#### OBJECTIVE
Search the records for the line with "What distance would be covered in moving from (x=829, y=743)". Output that line and each line after it, exactly, and stop at the end; omit pictures.

Image and question records:
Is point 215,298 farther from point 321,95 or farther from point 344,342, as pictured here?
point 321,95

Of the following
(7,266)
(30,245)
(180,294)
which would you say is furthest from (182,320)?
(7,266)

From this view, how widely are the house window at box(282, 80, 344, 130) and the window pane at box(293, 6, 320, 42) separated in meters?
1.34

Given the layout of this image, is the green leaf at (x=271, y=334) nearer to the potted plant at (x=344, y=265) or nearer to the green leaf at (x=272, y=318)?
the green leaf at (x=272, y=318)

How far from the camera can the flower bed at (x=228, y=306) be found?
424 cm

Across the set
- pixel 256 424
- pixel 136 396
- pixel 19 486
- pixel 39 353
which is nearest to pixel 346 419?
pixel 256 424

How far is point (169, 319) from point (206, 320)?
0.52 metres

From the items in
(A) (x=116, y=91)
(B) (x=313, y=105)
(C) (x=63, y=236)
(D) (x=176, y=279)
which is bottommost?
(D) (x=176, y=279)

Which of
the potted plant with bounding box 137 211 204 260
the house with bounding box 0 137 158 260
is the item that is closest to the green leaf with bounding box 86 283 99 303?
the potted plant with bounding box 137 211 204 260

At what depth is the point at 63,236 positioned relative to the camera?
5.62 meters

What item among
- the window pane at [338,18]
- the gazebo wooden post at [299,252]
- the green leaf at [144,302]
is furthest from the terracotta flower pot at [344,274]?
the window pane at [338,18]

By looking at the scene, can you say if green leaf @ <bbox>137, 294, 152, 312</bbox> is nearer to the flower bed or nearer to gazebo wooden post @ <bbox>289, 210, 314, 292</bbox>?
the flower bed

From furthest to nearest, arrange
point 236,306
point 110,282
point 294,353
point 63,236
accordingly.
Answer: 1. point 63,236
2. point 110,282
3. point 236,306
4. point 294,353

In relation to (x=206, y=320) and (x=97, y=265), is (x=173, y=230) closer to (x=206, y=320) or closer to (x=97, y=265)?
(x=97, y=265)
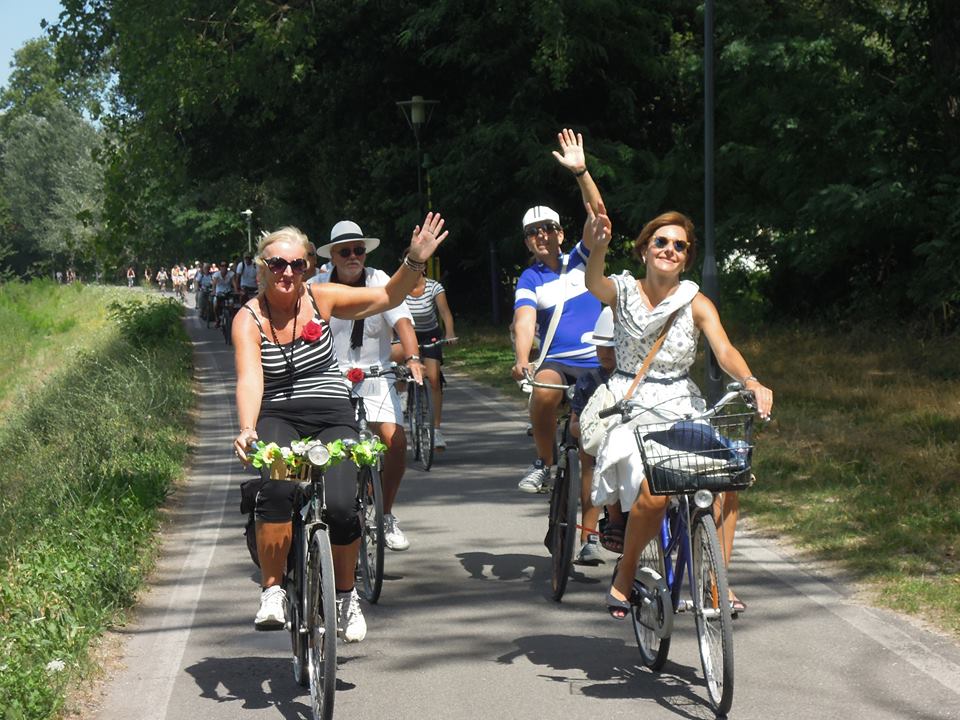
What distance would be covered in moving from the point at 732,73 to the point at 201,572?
14.4m

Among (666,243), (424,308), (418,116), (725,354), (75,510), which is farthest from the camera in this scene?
(418,116)

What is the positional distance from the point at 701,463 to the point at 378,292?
5.22 ft

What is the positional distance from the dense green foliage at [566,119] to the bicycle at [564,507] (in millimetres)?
10940

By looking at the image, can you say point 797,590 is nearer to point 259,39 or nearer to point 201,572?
point 201,572

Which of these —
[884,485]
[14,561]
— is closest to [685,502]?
[14,561]

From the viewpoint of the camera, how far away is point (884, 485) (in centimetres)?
1024

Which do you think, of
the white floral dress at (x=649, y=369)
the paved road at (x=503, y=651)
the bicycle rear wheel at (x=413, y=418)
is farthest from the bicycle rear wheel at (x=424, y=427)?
the white floral dress at (x=649, y=369)

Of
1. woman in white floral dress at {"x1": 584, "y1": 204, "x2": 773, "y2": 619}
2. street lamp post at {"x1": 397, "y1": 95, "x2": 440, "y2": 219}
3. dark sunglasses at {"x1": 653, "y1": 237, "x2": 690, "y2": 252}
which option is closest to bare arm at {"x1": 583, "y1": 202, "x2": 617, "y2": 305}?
woman in white floral dress at {"x1": 584, "y1": 204, "x2": 773, "y2": 619}

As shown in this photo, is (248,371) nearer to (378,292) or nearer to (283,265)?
(283,265)

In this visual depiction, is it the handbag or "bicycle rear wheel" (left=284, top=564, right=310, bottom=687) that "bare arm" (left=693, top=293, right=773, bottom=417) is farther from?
"bicycle rear wheel" (left=284, top=564, right=310, bottom=687)

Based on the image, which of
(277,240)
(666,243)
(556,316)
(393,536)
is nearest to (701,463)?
(666,243)

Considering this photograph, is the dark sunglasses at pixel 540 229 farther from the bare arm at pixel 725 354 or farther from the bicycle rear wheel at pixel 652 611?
the bicycle rear wheel at pixel 652 611

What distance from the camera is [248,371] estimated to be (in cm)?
575

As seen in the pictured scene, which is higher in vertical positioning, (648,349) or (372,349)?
(648,349)
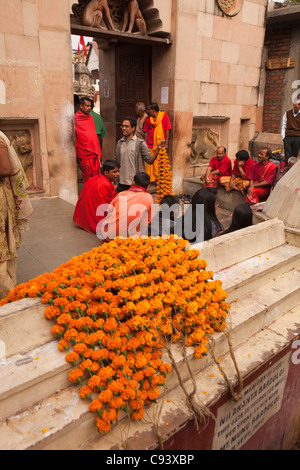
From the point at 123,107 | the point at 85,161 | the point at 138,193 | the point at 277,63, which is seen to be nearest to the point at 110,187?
the point at 138,193

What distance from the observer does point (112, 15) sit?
21.9ft

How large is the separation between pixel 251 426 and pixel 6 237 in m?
2.25

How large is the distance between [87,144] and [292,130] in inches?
169

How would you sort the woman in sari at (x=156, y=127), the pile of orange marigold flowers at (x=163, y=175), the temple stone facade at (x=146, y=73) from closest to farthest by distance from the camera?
the temple stone facade at (x=146, y=73) < the pile of orange marigold flowers at (x=163, y=175) < the woman in sari at (x=156, y=127)

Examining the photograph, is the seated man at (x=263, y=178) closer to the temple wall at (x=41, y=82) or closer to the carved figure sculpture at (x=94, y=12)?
the temple wall at (x=41, y=82)

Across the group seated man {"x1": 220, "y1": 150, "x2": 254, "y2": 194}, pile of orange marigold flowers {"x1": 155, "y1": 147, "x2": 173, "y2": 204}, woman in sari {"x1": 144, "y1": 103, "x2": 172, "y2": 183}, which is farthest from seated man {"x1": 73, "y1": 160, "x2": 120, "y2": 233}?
seated man {"x1": 220, "y1": 150, "x2": 254, "y2": 194}

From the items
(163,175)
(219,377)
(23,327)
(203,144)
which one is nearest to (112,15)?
(163,175)

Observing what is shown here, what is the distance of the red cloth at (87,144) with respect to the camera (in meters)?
5.92

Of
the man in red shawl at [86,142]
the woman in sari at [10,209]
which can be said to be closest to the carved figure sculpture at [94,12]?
the man in red shawl at [86,142]

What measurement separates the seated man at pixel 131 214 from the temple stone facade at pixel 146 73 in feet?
8.16

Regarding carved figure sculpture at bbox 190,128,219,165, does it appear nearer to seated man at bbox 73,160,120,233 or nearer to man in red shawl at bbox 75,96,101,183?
man in red shawl at bbox 75,96,101,183
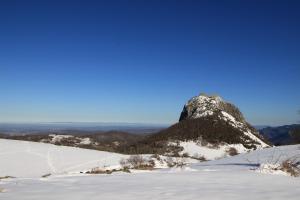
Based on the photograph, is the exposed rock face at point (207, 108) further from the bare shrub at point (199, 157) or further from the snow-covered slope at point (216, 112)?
→ the bare shrub at point (199, 157)

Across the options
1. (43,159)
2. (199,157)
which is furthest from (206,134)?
(43,159)

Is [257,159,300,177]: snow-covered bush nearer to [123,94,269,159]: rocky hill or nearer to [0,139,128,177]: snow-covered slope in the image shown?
[0,139,128,177]: snow-covered slope

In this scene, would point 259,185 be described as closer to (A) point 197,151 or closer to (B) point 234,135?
(A) point 197,151

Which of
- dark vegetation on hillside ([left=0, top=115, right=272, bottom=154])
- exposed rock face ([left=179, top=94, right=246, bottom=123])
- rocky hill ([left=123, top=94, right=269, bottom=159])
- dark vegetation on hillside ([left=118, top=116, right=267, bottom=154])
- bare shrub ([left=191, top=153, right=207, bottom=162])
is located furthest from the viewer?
exposed rock face ([left=179, top=94, right=246, bottom=123])

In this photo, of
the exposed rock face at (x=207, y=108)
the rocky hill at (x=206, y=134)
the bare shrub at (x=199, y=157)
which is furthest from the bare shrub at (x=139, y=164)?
the exposed rock face at (x=207, y=108)

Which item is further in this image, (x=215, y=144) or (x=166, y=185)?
(x=215, y=144)

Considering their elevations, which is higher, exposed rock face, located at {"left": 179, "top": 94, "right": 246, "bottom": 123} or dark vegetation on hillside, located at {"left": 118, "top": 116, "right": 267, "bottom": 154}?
exposed rock face, located at {"left": 179, "top": 94, "right": 246, "bottom": 123}

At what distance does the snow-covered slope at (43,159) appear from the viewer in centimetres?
3127

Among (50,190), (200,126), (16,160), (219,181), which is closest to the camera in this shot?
(50,190)

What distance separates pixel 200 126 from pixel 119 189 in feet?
404

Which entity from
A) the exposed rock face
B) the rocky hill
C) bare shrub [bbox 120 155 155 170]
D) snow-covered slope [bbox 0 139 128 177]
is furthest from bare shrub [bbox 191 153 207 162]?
bare shrub [bbox 120 155 155 170]

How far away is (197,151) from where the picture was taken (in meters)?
104

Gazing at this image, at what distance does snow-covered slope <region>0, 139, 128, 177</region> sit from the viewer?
103 ft

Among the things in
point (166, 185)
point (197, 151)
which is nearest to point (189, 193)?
point (166, 185)
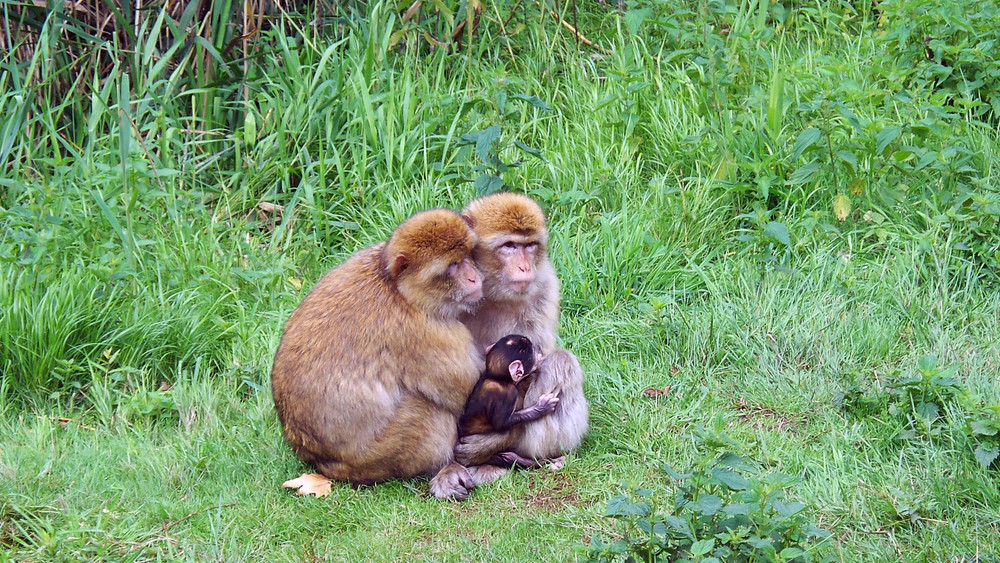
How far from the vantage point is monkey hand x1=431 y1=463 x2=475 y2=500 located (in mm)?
3885

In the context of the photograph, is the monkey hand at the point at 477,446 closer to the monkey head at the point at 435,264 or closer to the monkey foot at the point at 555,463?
the monkey foot at the point at 555,463

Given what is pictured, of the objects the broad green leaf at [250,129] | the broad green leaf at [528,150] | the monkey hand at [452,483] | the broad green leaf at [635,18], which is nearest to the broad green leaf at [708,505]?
the monkey hand at [452,483]

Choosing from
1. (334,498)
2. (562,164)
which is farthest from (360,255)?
(562,164)

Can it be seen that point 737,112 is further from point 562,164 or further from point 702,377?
point 702,377

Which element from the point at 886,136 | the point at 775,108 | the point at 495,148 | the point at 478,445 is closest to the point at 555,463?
the point at 478,445

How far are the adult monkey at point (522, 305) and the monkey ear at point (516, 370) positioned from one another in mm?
131

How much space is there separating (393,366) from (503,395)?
435 mm

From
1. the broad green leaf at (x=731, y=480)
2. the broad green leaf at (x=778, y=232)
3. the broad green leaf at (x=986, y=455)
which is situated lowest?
the broad green leaf at (x=986, y=455)

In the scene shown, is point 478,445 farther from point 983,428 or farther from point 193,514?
point 983,428

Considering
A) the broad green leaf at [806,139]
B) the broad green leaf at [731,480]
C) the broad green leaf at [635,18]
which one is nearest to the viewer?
the broad green leaf at [731,480]

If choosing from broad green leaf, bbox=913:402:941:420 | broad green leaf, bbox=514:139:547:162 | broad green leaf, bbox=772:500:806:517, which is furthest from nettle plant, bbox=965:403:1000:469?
broad green leaf, bbox=514:139:547:162

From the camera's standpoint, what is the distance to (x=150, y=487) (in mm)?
3967

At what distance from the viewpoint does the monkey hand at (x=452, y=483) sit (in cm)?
388

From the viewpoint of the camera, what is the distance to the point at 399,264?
12.8 feet
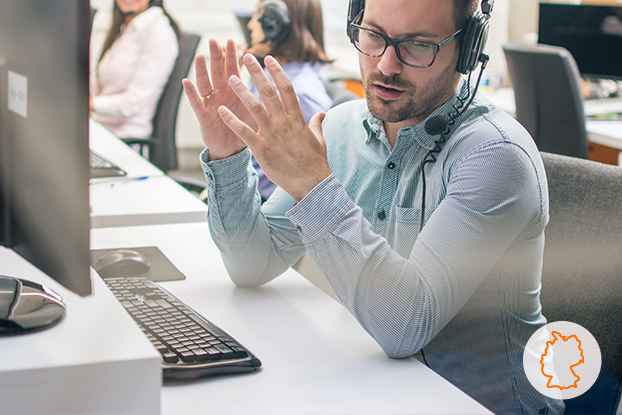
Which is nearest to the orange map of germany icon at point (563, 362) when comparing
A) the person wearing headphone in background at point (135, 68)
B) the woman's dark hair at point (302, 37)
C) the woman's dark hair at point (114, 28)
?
the woman's dark hair at point (302, 37)

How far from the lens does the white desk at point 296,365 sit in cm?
75

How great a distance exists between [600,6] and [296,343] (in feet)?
9.54

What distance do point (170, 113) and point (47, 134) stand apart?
6.83ft

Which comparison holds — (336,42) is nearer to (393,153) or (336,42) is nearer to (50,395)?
(393,153)

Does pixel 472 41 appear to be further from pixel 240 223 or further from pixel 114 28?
pixel 114 28

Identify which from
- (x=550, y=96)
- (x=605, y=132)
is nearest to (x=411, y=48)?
(x=550, y=96)

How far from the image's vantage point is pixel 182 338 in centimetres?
84

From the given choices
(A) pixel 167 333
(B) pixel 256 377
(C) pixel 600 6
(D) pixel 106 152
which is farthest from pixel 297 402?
A: (C) pixel 600 6

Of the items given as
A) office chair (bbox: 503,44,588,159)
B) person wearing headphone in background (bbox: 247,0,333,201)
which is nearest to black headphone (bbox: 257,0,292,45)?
person wearing headphone in background (bbox: 247,0,333,201)

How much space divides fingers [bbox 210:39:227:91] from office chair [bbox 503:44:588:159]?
1.69 meters

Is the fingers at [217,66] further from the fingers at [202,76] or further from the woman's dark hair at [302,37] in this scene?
the woman's dark hair at [302,37]

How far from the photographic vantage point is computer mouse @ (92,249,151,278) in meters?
1.08

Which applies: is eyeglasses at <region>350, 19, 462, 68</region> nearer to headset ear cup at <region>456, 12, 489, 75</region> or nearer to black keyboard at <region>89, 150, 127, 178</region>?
headset ear cup at <region>456, 12, 489, 75</region>

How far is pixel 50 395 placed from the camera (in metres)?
0.60
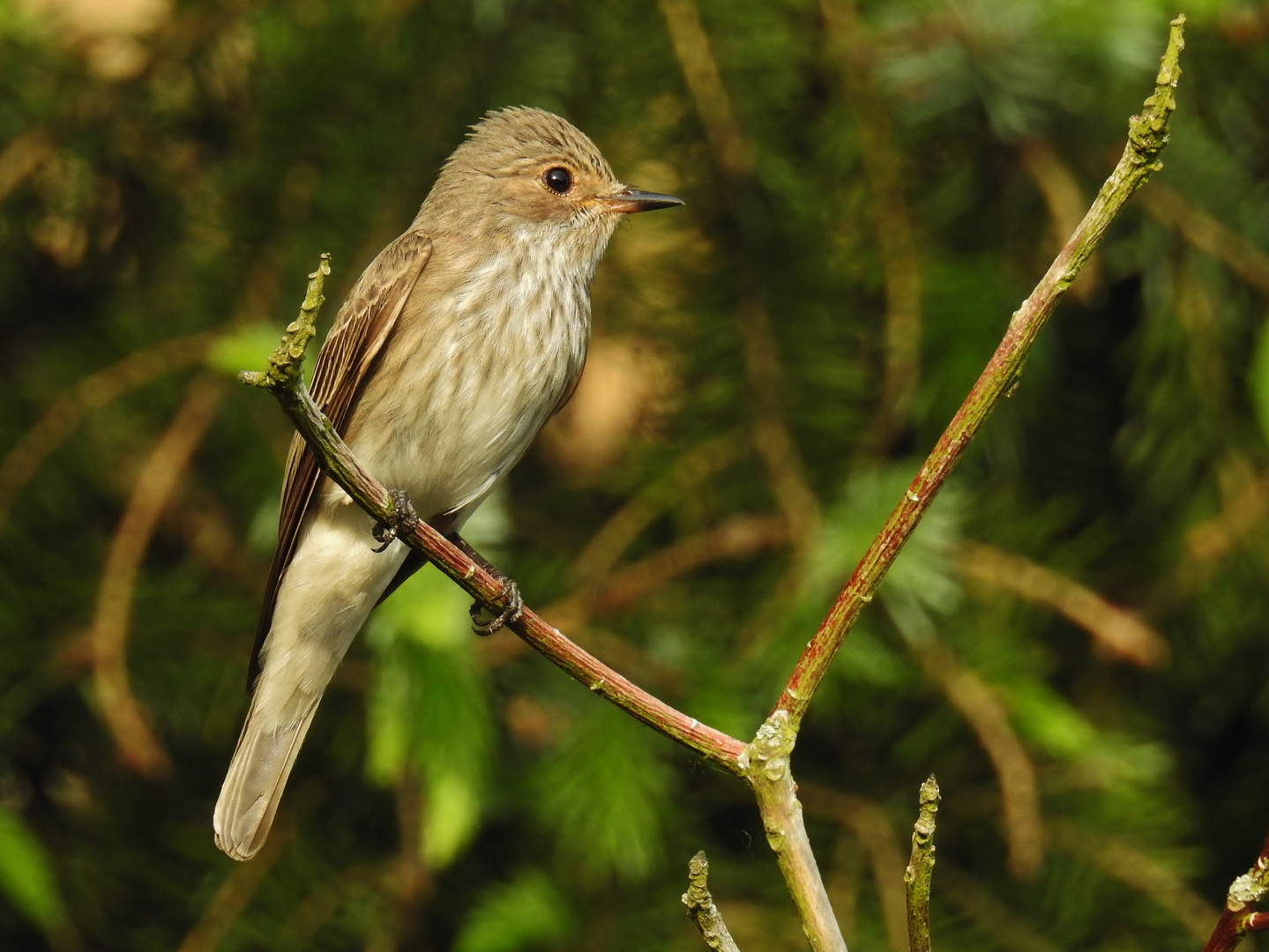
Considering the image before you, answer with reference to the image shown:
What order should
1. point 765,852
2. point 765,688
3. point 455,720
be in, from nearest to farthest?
point 455,720 → point 765,688 → point 765,852

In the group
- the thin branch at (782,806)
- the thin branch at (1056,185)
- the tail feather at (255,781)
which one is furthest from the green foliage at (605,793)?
the thin branch at (1056,185)

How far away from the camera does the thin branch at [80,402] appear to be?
2.99 metres

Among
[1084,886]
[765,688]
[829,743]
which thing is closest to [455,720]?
[765,688]

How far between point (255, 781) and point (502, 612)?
37.7 inches

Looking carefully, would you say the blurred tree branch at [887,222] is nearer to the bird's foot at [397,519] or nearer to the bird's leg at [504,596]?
the bird's leg at [504,596]

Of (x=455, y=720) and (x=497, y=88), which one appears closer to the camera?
(x=455, y=720)

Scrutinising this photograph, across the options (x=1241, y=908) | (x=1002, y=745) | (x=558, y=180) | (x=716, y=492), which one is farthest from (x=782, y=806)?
(x=558, y=180)

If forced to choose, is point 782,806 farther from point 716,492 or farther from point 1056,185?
point 1056,185

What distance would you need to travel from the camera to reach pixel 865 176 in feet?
10.5

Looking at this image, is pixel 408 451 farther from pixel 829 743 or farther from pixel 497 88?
pixel 829 743

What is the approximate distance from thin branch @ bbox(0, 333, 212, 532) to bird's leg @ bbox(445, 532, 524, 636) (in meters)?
Result: 0.63

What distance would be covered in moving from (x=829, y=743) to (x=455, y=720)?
911 millimetres

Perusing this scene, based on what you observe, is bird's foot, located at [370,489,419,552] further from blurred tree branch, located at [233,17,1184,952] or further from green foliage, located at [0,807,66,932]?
green foliage, located at [0,807,66,932]

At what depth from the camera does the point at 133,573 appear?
9.49 feet
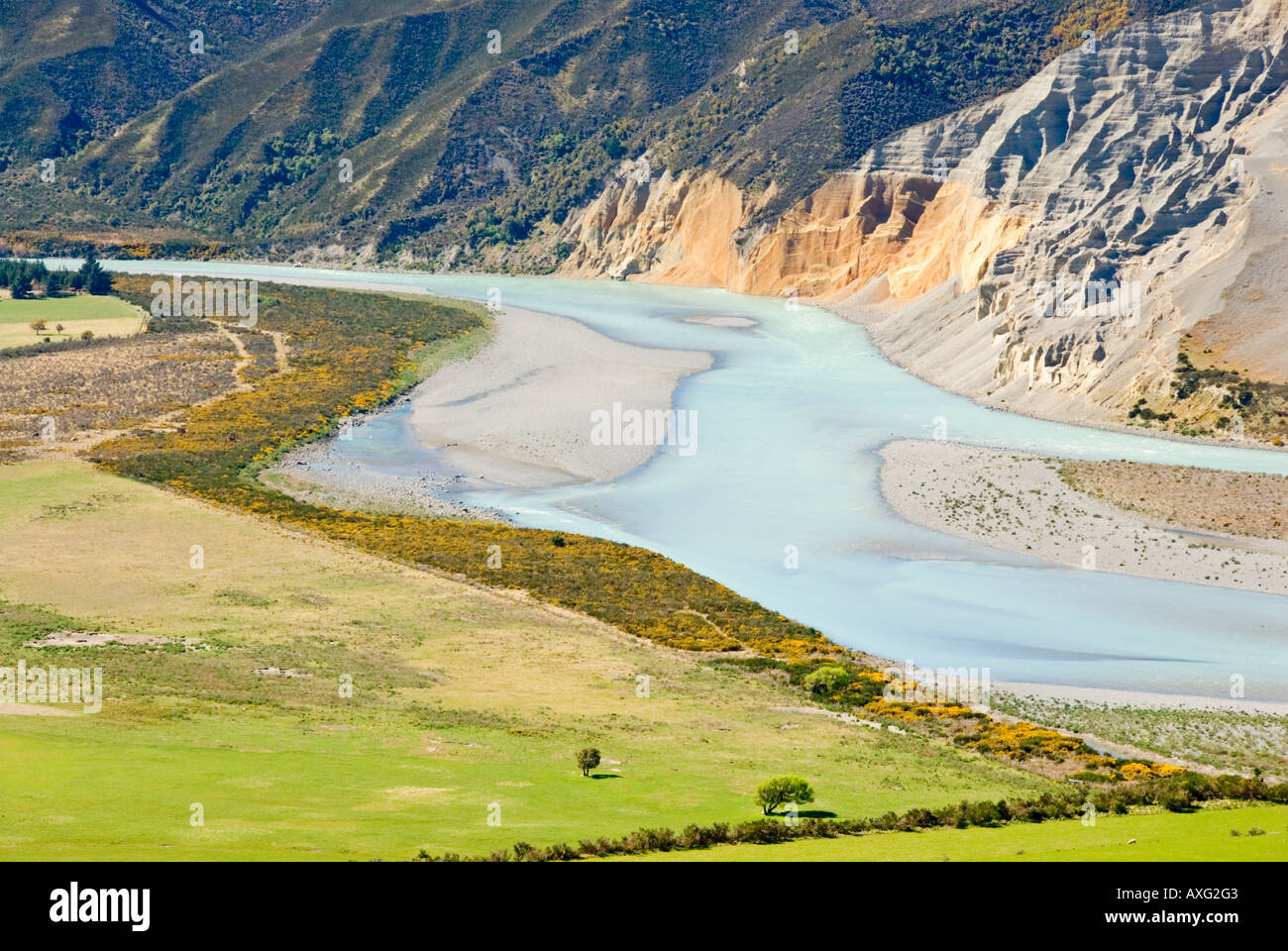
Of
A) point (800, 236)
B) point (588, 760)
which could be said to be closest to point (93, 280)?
point (800, 236)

#### EXPECTED ANSWER
What distance would be covered in moving from (x=829, y=743) to (x=455, y=720)?
911 millimetres

Perusing this scene, based on what you observe, is bird's foot, located at [370,489,419,552] further from blurred tree branch, located at [233,17,1184,952] or further from green foliage, located at [0,807,66,932]?
green foliage, located at [0,807,66,932]

At what depth from the camera does the point at 133,573 appear?
9.49 feet
Of
A) point (800, 236)
B) point (588, 760)
which could be said to be closest to point (93, 280)?
point (800, 236)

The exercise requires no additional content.